真的有個又強大又幸運又能幫上忙又沒任何困擾的人在哪裡等著林哥嗎?只要相逢就是天作之合,到時自己無論如何都得退場?
早上起來臉都腫了,一整個地萎靡不振。
好在飯桌旁邊沒有林北得和水雋影,何姨始終笑意盈盈,卻不認真打量兩人。
林巍相對要好,他早練出什麼情況都正常吃睡的能力,看著雖不精神奕奕也未減損風采。
秦冬陽掛形掛相地沒精打采,夜裡一刻不靜,這會兒反而昏昏欲睡。
勉強喝了一杯牛奶,硬噎進去半塊吐司,之後秦冬陽懶洋洋地坐在兩個肩平背挺的司機的後面,更像被逮住的囚犯。
林巍也不在意,左右找找,發現路虎裡面沒有頸枕靠墊類的東西,就只用嘴說了一句,「再眯下,得一會兒呢!」
秦冬陽歪在后座裡面閉上了眼,心想補個小覺也挺好的,那麼長的時間,巴巴看著兩個板正得要命的人太累得慌。
不知道負責開車的那位姓什麼,他好像是知道諾正所的位置,全程一言不發。
副駕駛上的人也差不多,除了觀察前方路況和他那側的倒車鏡就沒別的動作。
林巍更沒交談欲望,垂眸思索什麼事情,等到秦冬陽真睡著了把他朝自己身邊攬了攬。
助理先生失了細緻,都沒想起調整調整自己那邊的座位。
到了律所林巍先被李擎正叫去聊天,回來又指導張依卓整理家暴案的一調記錄,任憑秦冬陽發呆走神。
秦冬陽覺著自己不太像話,去衛生間裡往臉上拍了幾下冷水,再回到辦公室林巍已不在了,張依卓說,「林律出去辦點兒事。」
秦冬陽拔腳就追,剛到樓梯間裡,不知藏在哪兒的李洋鯤閃出身來攔住了他,「林先生讓我照顧您,有什麼事情要吩咐嗎?」
秦冬陽愕然看他,半晌兒才很悲哀地發現自己根本看不住林巍,同理可證,也改變不了林巍推開自己的打算。
他一直都想推開自己,從頭至尾沒有變過。
床笫之歡肌膚相親對他不會產生任何影響,將面臨的危險,被家人發現的可能只是催化劑而已,最根本的原因是他不想要秦冬陽,始終都不想要。

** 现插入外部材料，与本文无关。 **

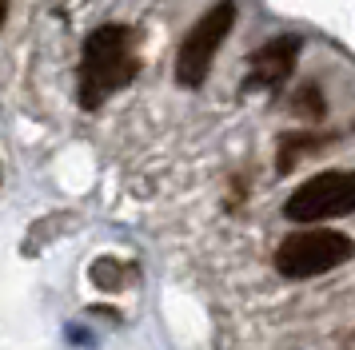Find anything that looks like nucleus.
Listing matches in <instances>:
<instances>
[{"label": "nucleus", "instance_id": "nucleus-1", "mask_svg": "<svg viewBox=\"0 0 355 350\" xmlns=\"http://www.w3.org/2000/svg\"><path fill=\"white\" fill-rule=\"evenodd\" d=\"M140 68V56L132 48V28L124 24H104L84 40L80 56V104L100 108L112 92H120Z\"/></svg>", "mask_w": 355, "mask_h": 350}, {"label": "nucleus", "instance_id": "nucleus-2", "mask_svg": "<svg viewBox=\"0 0 355 350\" xmlns=\"http://www.w3.org/2000/svg\"><path fill=\"white\" fill-rule=\"evenodd\" d=\"M355 255V243L343 231L331 227H311V231H295L275 247V270L284 279H311L323 270L343 267Z\"/></svg>", "mask_w": 355, "mask_h": 350}, {"label": "nucleus", "instance_id": "nucleus-3", "mask_svg": "<svg viewBox=\"0 0 355 350\" xmlns=\"http://www.w3.org/2000/svg\"><path fill=\"white\" fill-rule=\"evenodd\" d=\"M232 24H236V4H232V0H220L211 12H204L192 24V32L184 36L180 56H176V80L184 84V88H196V84L208 80L211 60H216L220 44L227 40Z\"/></svg>", "mask_w": 355, "mask_h": 350}, {"label": "nucleus", "instance_id": "nucleus-4", "mask_svg": "<svg viewBox=\"0 0 355 350\" xmlns=\"http://www.w3.org/2000/svg\"><path fill=\"white\" fill-rule=\"evenodd\" d=\"M355 211V172H320L288 195L284 215L291 223H323Z\"/></svg>", "mask_w": 355, "mask_h": 350}, {"label": "nucleus", "instance_id": "nucleus-5", "mask_svg": "<svg viewBox=\"0 0 355 350\" xmlns=\"http://www.w3.org/2000/svg\"><path fill=\"white\" fill-rule=\"evenodd\" d=\"M295 56H300V40L295 36H279L272 44L256 48L248 84H279V80H288L291 68H295Z\"/></svg>", "mask_w": 355, "mask_h": 350}, {"label": "nucleus", "instance_id": "nucleus-6", "mask_svg": "<svg viewBox=\"0 0 355 350\" xmlns=\"http://www.w3.org/2000/svg\"><path fill=\"white\" fill-rule=\"evenodd\" d=\"M295 143H300V147H315V136H288V140H284V147H295ZM300 156V151H288V156H279V172H288L291 167V159Z\"/></svg>", "mask_w": 355, "mask_h": 350}, {"label": "nucleus", "instance_id": "nucleus-7", "mask_svg": "<svg viewBox=\"0 0 355 350\" xmlns=\"http://www.w3.org/2000/svg\"><path fill=\"white\" fill-rule=\"evenodd\" d=\"M4 12H8V0H0V24H4Z\"/></svg>", "mask_w": 355, "mask_h": 350}]
</instances>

怔怔然地回到辦公室去,秦冬陽沒有聽見張依卓問他,「秦哥您怎麼了?」
張依卓被他那副魂不守舍給嚇著,又問了遍,「秦哥您是不舒服嗎?」
秦冬陽茫然抬頭,在張依卓三分關切七分探究的瞳仁里看清自己失魂落魄的模樣,突然被誰扇了一巴掌似的。